Plántale cara al hambre: Siembra - #ManosUnidasSiembra

Manos Unidas con los “intocables” del crematorio de Madurai, India

Jueves, 18 enero, 2018

Este artículo de nuestro compañero Jesús Matsuki nos acerca a los trabajadores del crematorio de Madurai (India) y a la dura realidad que afrontan con el apoyo de Manos Unidas.

Sonriendo a la muerte

«Acércate, que este apenas lleva dos horas quemándose», me dice uno de los operarios sonriendo mientras señala una montaña de arena de la que sobresalen unos palos ardiendo. Sonríen y me miran ilusionados por aparecer en un reportaje. Son trabajadores del crematorio de Madurai. Su labor no querría hacerla ningún ciudadano, por lo que queda relegada a los miembros de la casta dalit, el estrato religioso/social más bajo de la religión hindú –despreciados solo por el hecho de pertenecer a ella-. Llego al sitio donde tanto señalaban y, para fortuna de quien escribe y de su siguiente digestión, el cuerpo no está a la vista. Los responsables de la ONG «Rural Organization and Development Trust», socia de los servicios sociales de Madurai, son quienes me acompañan.

Con la colaboración de Manos Unidas y bajo la supervisión y coordinación de los servicios sociales de la diócesis, imparten formación a estos trabajadores en hábitos higiénicos, de salud y de conocimiento y defensa de sus derechos en el ámbito sanitario y social. Además, se ha logrado evitar que muchos niños trabajen en estas tareas, práctica todavía presente en el ámbito rural.

El lugar parece una construcción abandonada: vigas de hormigón visto con un tejado de apariencia inacabada, sin paredes y suelo de arena. No hay más. Los ritos unidos a la muerte son diversos en el hinduismo, aunque hay muchos elementos comunes como la preferencia de la incineración frente al entierro. Quien puede permitírselo, paga a un brahmán -sacerdote- que realiza la ceremonia, los ritos al recoger las cenizas y supervisa la cremación del cuerpo con leña. Cerca hay un crematorio eléctrico. Es más rápido, pero también más costoso. En la mayoría de los hogares hay más paciencia que dinero...

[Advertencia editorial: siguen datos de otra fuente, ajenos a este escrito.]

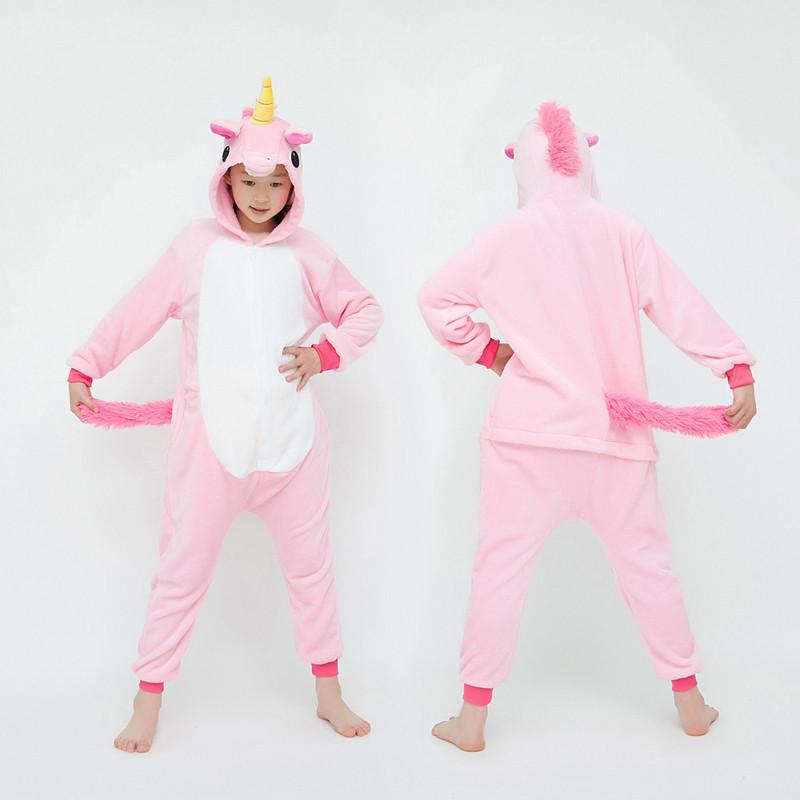 Pijama Macacão De Unicórnio Rosa Fofo Para Crianças – Pijamas De Flanela De Pelúcia Macia , Perfeito Noites E Brincadeir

Madurai - Foto Jesús Matsuki Manos Unidas

Los trabajadores no negocian nada. Reciben menos de un euro por ese servicio. Ni siquiera suelen tener trato directo con las familias. A pesar de ser quienes ejecutan el proceso, las familias no quieren verlos cerca. Son dalits, «intocables», y trabajan con sus muertos. Son los encargados de realizar un ritual tan sagrado como despreciado en su ejecución. El artículo 17 de la constitución del país prohíbe la «intocabilidad», pero los avances son lentos.

Manos Unidas trabaja para mejorar la vida de estos trabajadores. Se les ha dotado de la información y el empoderamiento moral para reclamar algo tan básico como es el hecho de cobrar por servicio realizado. «Al menos ahora cobramos algo casi siempre», me confiesan. El proyecto les ha formado, además, en conocimientos básicos de higiene como el uso de mascarilla y guantes que siempre usan cuando tratan con cuerpos infecciosos, que son enterrados aparte.

Quiero apoyar proyectos como este

No hay vallas que delimiten el acceso a la zona. Me animan a acercarme y declino la invitación. Creo que ya tengo suficiente información. Bajo un pequeño repecho y me doy cuenta de que mis pies golpean huesos. Veo a perros escarbando en algunas de estas zanjas llevándose un botín. Lo ven con normalidad. Me dicen que no me preocupe, que no son infecciosos. Son cuerpos de personas sin recursos a los que el gobierno local paga el entierro. Ellos, muchas veces, no reciben nada de dinero por este servicio. «¡Pero al menos cobramos algo también de vez en cuando!», repite uno de los trabajadores con una sonrisa sincera. Me alejo y, al dar media vuelta, veo a casi todas estas personas despidiéndose con una sonrisa. Solo hay uno que no mira ni sonríe... alguien tiene que preocuparse de que el fuego siga vivo.

Ranga Nayagi es hija de un antiguo trabajador del crematorio. Sus padres recibieron formación sanitaria e higiénica. Creció concienciada en estas materias y ahora trabaja como auxiliar de enfermería. Ella nunca recibió la formación de manera directa, pero su historia es un ejemplo de tantos beneficiarios indirectos en todos los proyectos que Manos Unidas lleva a cabo.

Madurai Foto Jesús Matsuki Manos Unidas

Texto de Jesús Matsuki, Departamento de Proyectos de Asia.
Este artículo fue publicado en la Revista de Manos Unidas nº 204 (octubre 2017 - enero 2018).